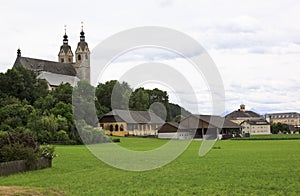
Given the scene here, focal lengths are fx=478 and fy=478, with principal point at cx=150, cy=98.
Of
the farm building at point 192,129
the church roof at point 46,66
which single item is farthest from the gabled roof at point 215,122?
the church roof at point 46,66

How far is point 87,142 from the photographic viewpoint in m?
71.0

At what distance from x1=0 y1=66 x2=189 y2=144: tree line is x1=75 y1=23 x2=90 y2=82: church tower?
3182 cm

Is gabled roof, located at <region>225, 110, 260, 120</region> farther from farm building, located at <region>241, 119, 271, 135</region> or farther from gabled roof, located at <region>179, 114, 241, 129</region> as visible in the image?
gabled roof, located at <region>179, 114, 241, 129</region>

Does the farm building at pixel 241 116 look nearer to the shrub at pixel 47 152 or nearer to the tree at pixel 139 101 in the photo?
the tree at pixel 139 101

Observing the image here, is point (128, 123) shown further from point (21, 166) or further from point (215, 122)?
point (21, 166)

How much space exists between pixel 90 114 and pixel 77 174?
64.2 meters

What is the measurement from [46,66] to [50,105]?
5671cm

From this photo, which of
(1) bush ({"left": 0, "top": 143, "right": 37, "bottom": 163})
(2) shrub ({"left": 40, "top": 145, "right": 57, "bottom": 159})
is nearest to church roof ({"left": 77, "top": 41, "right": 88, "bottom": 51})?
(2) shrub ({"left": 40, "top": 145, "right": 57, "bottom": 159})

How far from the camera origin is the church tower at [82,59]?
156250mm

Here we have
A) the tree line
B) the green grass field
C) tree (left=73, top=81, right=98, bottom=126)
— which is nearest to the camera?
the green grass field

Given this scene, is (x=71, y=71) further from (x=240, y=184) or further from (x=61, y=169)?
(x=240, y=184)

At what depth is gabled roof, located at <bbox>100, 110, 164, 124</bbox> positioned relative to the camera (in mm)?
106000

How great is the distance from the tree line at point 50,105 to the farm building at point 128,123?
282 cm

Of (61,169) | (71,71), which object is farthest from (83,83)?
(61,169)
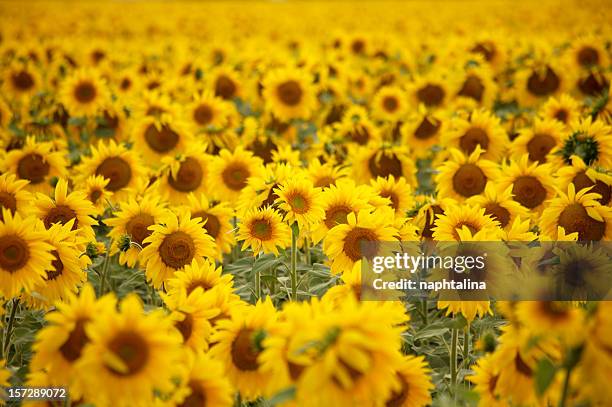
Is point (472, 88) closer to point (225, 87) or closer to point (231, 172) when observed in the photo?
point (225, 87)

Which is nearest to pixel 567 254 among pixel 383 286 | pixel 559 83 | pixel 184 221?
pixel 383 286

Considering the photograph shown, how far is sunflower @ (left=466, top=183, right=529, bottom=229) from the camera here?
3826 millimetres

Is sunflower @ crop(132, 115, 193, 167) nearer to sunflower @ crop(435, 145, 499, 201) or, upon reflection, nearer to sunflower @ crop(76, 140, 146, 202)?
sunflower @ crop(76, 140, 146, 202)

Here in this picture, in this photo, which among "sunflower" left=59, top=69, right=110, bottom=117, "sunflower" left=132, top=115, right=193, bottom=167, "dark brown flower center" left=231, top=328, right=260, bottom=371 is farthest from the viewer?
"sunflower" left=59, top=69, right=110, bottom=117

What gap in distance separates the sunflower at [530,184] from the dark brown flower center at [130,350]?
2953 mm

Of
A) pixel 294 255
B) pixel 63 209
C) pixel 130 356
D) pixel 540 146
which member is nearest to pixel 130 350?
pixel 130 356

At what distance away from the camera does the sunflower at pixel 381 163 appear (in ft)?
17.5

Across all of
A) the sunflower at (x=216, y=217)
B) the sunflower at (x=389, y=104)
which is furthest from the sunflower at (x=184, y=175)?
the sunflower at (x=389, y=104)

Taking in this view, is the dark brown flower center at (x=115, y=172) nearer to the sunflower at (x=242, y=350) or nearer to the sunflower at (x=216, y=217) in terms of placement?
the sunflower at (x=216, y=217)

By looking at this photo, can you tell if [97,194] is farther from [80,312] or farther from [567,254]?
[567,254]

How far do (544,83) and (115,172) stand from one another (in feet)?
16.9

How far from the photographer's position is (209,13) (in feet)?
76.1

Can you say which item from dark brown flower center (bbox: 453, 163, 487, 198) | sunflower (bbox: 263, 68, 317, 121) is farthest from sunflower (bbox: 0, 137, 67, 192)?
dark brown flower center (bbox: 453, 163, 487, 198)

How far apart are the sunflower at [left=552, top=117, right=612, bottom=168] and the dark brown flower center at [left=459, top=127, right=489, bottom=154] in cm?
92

───

=== What is needed ===
Your job is to transcribe the entries above exactly; skip the pictures.

=== Answer to this task ===
Given the scene here, focal lengths are fx=478 and fy=478, with principal point at cx=150, cy=98.
Of
the farm building at point 192,129
the church roof at point 46,66
which single item is farthest from the gabled roof at point 215,122?
the church roof at point 46,66

How far is point 87,142 from the photographic viewpoint in m?
71.0

At what distance from x1=0 y1=66 x2=189 y2=144: tree line is x1=75 y1=23 x2=90 y2=82: church tower?
3182 cm

Is gabled roof, located at <region>225, 110, 260, 120</region> farther from farm building, located at <region>241, 119, 271, 135</region> or farther from gabled roof, located at <region>179, 114, 241, 129</region> as visible in the image?
gabled roof, located at <region>179, 114, 241, 129</region>

Does the farm building at pixel 241 116 look nearer to the shrub at pixel 47 152 or nearer to the tree at pixel 139 101 in the photo?
the tree at pixel 139 101

Observing the image here, is point (128, 123) shown further from point (21, 166) or further from point (215, 122)?
point (21, 166)

How much space exists between pixel 90 114 and pixel 77 174?
64.2 meters

What is the measurement from [46,66] to [50,105]?
5671cm

From this photo, which of
(1) bush ({"left": 0, "top": 143, "right": 37, "bottom": 163})
(2) shrub ({"left": 40, "top": 145, "right": 57, "bottom": 159})
is nearest to church roof ({"left": 77, "top": 41, "right": 88, "bottom": 51})?
(2) shrub ({"left": 40, "top": 145, "right": 57, "bottom": 159})

How far from the camera origin is the church tower at [82,59]?
156250mm

Here we have
A) the tree line
B) the green grass field
C) tree (left=73, top=81, right=98, bottom=126)
— which is nearest to the camera?
the green grass field

Given this scene, is (x=71, y=71) further from (x=240, y=184) or further from (x=61, y=169)?
(x=240, y=184)

At what depth is gabled roof, located at <bbox>100, 110, 164, 124</bbox> positioned relative to the camera (in mm)?
106000

How great is the distance from the tree line at point 50,105 to the farm building at point 128,123?
282 cm

Of (61,169) | (71,71), which object is farthest from (83,83)?
(61,169)
Is point (472, 88) closer to point (225, 87) or closer to point (231, 172) when observed in the photo?
point (225, 87)

Which is nearest to pixel 567 254 among pixel 383 286 | pixel 559 83 | pixel 184 221?
pixel 383 286

Considering the photograph shown, how far is sunflower @ (left=466, top=183, right=529, bottom=229) from the camera here?
3826 millimetres

Is sunflower @ crop(132, 115, 193, 167) nearer to sunflower @ crop(435, 145, 499, 201) or, upon reflection, nearer to sunflower @ crop(76, 140, 146, 202)?
sunflower @ crop(76, 140, 146, 202)

Here in this picture, in this photo, which among "sunflower" left=59, top=69, right=110, bottom=117, "sunflower" left=132, top=115, right=193, bottom=167, "dark brown flower center" left=231, top=328, right=260, bottom=371 is farthest from the viewer?
"sunflower" left=59, top=69, right=110, bottom=117

What gap in distance separates the sunflower at [530,184] from the dark brown flower center at [130,350]?
2953 mm

Of
A) pixel 294 255
B) pixel 63 209
C) pixel 130 356
D) pixel 540 146
which member is nearest to pixel 130 350?
pixel 130 356

At what distance away from the camera does the sunflower at pixel 381 163 appear (in ft)?
17.5

Across all of
A) the sunflower at (x=216, y=217)
B) the sunflower at (x=389, y=104)
which is furthest from the sunflower at (x=184, y=175)?
the sunflower at (x=389, y=104)

Taking in this view, is the dark brown flower center at (x=115, y=172) nearer to the sunflower at (x=242, y=350) or nearer to the sunflower at (x=216, y=217) in terms of placement?
the sunflower at (x=216, y=217)

By looking at this photo, can you tell if [97,194] is farther from [80,312] or farther from [567,254]?
[567,254]

How far do (544,83) and (115,172) stand from one another (in feet)?
16.9

How far from the photographer's position is (209,13) (in feet)?
76.1

Can you say which item from dark brown flower center (bbox: 453, 163, 487, 198) | sunflower (bbox: 263, 68, 317, 121) is farthest from sunflower (bbox: 0, 137, 67, 192)?
dark brown flower center (bbox: 453, 163, 487, 198)

How far apart are the sunflower at [left=552, top=117, right=612, bottom=168] and the dark brown flower center at [left=459, top=127, right=489, bottom=154] in cm?
92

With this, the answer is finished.